L’ENSEIGNANTE: «JE SUIS REVENUE AU SENEGAL APRES 14 ANS SANS RICHESSE»
Même son de cloche. La dame Fatou Bineta Lo a pratiquement vécu la même expérience. Professeur d’espagnol, elle a décidé de quitter, du jour au lendemain, son métier d’enseignante pour tenter l’aventure. Elle choisit de déposer ses baluchons en Italie. Malheureusement au pays de Berlusconi, elle peine à profiter de son métier. C’est ainsi qu’elle devient médiatrice culturelle et linguistique de 1999 à 2013. «Lorsque je suis arrivée, je n’ai pas pu avoir un boulot adéquat, car mes diplômes n’ont pas été reconnus. J’ai eu la déception de ma vie. C’est finalement le métier de médiatrice que j’ai fait», relate-t-elle. En Italie, l’enseignante à la retraite a connu des conditions de vie extrêmement difficiles. «Mais ce qui m’a le plus marqué au cours de cette aventure, c’est l’histoire d’un jeune Sénégalais qui souffrait du cancer de foie en phase terminale. Ce jeune devait revenir au Sénégal, mais ses parents lui ont demandé de rester se soigner en Italie, alors que les médecins avaient déjà engagé le pronostic vital.
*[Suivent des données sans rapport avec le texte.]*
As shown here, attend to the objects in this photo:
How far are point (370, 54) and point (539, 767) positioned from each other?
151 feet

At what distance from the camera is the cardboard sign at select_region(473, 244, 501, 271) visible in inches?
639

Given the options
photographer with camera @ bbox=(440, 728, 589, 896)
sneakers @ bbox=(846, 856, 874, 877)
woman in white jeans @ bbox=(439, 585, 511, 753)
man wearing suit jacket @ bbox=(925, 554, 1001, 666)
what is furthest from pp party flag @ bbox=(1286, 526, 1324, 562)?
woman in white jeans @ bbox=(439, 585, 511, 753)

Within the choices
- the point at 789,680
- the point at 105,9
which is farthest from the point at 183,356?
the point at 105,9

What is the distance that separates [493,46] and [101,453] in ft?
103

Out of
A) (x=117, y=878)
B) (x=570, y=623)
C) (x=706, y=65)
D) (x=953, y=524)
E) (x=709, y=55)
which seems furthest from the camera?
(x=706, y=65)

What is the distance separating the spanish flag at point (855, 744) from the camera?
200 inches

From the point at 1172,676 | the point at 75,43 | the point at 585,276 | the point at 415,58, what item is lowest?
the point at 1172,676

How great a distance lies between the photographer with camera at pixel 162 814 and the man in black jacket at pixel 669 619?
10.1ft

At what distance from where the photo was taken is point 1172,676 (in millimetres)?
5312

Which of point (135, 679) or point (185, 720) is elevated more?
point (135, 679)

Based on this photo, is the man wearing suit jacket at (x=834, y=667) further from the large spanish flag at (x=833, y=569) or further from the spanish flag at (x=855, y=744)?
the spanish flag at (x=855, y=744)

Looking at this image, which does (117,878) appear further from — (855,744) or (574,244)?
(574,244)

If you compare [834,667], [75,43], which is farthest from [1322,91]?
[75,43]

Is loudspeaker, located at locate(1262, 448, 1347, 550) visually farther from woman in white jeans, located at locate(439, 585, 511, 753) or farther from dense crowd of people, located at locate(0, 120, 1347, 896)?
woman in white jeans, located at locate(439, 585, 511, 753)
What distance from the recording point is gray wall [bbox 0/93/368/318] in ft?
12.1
Il ne lui restait plus beaucoup de temps pour vivre. Le jeune homme me confiait toutes les difficultés qu’il a vécues. Finalement, je l’ai convaincu de revenir au bercail. Nous sommes arrivés au Sénégal le mardi. Le lendemain (mercredi), il a passé la journée avec les membres de sa famille et le jeudi il est décédé», témoigne-t-elle. Fatou Bintou Lo raconte le cas d’une dame qui a vécu pendant 7 ans avec son mari et sa coépouse, mais qui n’est jamais sortie de sa maison. «Ces derniers l’a battaient tous les jours. Je l’ai amenée dans un centre d’accueil de migrants afin qu’on puisse la prendre en charge», confie la dame Fatou Bintou Lo qui regrette amèrement son aventure en Italie. «J’ai perdu 14 ans de ma vie en Italie, je suis rentrée les mains vides», se plaint-elle. A l’en croire, les personnes qui marchent en claudiquant ne le font pas pour frimer. «C’est lié au fait qu’elles portent des sacs très lourds qui ont fini par déformer leur démarche», explique-t-elle. Pour Fatou Bintou Lo, aucune campagne de sensibilisation ne saurait décourager les jeunes à émigrer, car ils sont souvent leurrés par leurs devanciers. C’est pour lutter contre ce mirage que l’Institut Panos en collaboration avec l’Unesco, a organisé hier un atelier de formation des journalistes sur la migration.